Exercise objective -
Please continue the article on the Government's ultra-fast broadband plan from its last sentence. Extend only the article, not the material after it.
═══ Excerpt provided
It has taken two months longer than he hoped, but Communications and Information Technology Minister Steven Joyce has announced the ground rules of the Government's plan to lay ultra-fast broadband fibre-optic cable to 75 per cent of the population. In doing so he has rejected several proposals from private operators, singly or jointly, who believe they could use some of the $1.5 billion on offer to more effectively advance the Government's aims.
Not only has he rejected them but the ground rules now exclude any telecommunications retailer from more than a minority participation in the local fibre companies that will lay the cable, own and operate it. If Telecom wants to be a full partner it will need to sever its retailing business entirely, a step it has long resisted and still seems unlikely to take.
It can maintain its copper network monopoly for the best part of 10 years before the fibre service begins to match it. The next step in the Government's plan is to establish a company, to be called Crown Fibre Holdings, to manage the state's outlay. Its first task will be to select private sector partners in each region to set up the local fibre companies, effectively wholesalers for use of the "dark fibre" by internet service providers and others.
══════
═══ Source data
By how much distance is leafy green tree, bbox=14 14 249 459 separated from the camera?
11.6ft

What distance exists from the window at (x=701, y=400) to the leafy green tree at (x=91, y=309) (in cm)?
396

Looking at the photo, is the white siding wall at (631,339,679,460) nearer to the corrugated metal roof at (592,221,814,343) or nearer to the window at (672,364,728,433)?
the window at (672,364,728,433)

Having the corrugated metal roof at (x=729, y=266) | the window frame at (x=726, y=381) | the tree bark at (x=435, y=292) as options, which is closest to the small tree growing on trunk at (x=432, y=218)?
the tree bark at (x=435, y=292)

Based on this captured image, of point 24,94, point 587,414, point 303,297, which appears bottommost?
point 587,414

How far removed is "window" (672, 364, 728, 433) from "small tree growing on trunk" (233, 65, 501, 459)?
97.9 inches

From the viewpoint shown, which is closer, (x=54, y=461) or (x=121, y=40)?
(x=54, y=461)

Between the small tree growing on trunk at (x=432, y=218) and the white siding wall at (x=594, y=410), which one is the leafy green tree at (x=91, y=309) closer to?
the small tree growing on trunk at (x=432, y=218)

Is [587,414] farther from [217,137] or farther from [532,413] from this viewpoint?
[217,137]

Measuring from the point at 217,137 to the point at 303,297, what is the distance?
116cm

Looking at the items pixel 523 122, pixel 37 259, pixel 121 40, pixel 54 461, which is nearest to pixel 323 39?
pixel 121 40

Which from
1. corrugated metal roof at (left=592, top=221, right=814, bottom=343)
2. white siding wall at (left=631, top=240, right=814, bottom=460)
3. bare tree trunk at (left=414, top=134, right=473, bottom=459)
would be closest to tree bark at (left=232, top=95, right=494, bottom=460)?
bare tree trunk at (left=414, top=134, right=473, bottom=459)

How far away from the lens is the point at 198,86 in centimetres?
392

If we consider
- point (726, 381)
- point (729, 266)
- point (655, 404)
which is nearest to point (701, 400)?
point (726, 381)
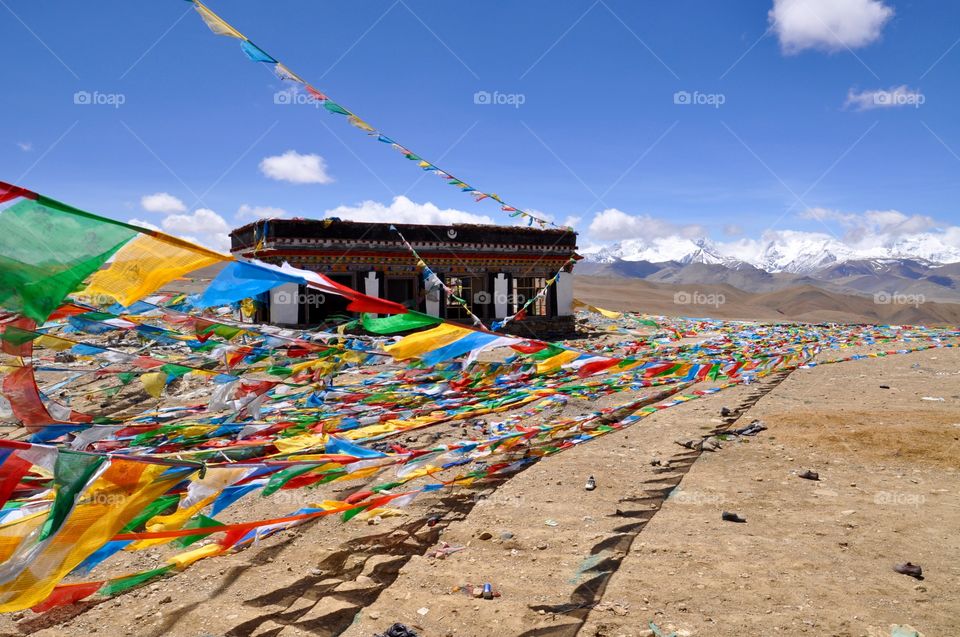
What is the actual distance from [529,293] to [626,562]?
716 inches

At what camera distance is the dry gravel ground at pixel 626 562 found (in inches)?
131

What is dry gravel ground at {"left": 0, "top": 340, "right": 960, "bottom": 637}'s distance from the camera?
332 cm

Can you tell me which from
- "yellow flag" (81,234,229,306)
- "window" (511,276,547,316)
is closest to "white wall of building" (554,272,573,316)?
"window" (511,276,547,316)

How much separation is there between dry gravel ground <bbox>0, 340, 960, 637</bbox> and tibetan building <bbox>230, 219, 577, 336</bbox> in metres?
14.1

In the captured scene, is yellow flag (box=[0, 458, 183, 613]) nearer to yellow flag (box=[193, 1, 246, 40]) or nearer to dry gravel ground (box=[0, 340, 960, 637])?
dry gravel ground (box=[0, 340, 960, 637])

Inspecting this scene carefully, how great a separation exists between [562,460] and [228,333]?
3.57 m

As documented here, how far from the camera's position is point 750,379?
33.6ft

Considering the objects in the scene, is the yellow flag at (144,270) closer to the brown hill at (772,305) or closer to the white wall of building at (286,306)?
the white wall of building at (286,306)

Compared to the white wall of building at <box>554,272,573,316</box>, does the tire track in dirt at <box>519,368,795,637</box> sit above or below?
below

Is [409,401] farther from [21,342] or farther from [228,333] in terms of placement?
[21,342]

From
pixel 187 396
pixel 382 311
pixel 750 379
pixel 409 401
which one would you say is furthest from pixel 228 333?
pixel 750 379

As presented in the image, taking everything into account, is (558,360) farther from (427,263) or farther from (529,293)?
(529,293)

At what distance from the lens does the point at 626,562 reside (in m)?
3.93

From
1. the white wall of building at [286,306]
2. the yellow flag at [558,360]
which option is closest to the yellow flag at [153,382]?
the yellow flag at [558,360]
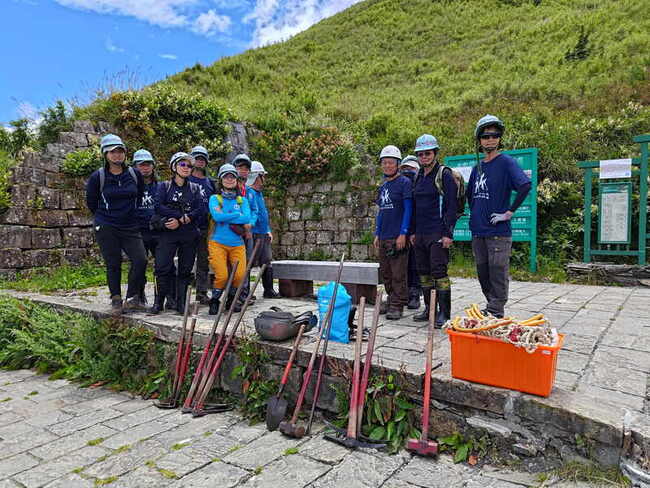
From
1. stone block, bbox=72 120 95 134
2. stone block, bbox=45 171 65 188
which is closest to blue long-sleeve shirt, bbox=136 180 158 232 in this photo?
══════
Task output -
While the prospect of network competition is welcome, economic considerations cannot be ignored. An outlay of $1.5 billion is a significant commitment of public funds and it is intended to entice a similar commitment from the private sector. These are resources that ought to flow to purposes of greatest economic value, which ultra-fast broadband could be but it has not passed the market tests.
Mr Joyce freely admits the Government is making this investment because private companies have decided fibre-to-the-home is not commercially worthwhile at this time. Tellingly, Crown Fibre Holdings cannot be set up as a state-owned enterprise because it will have some non-commercial objectives. Some of the first beneficiaries of ultra-fast broadband to 33 population districts will be schools and health clinics. That is unlikely to boost national productivity.
It might always be hard to measure the returns on this investment; how fast does information need to travel? It is not apparent that anyone is missing export opportunities at present internet speeds. But all comparable countries are planning ultra-fast broadband for fear they might be left behind. To doubt its value sounds dangerously Luddite.
But if the infrastructure is worthwhile, access to it must carry wholesale charges that reflect its full cost. If that causes it to be underused in competition with existing networks, so be it. The country would be better served by the most economical wiring rather than a subsidised luxury that drives economic operations out of business.
The finalised plan announced last week has modified the proposal put out for discussion in March. It provides more flexibility for potential users of the open cable, envisages coverage of more population centres, gives specific design requirements for retail products that will be permitted access and includes more commercial and technical detail.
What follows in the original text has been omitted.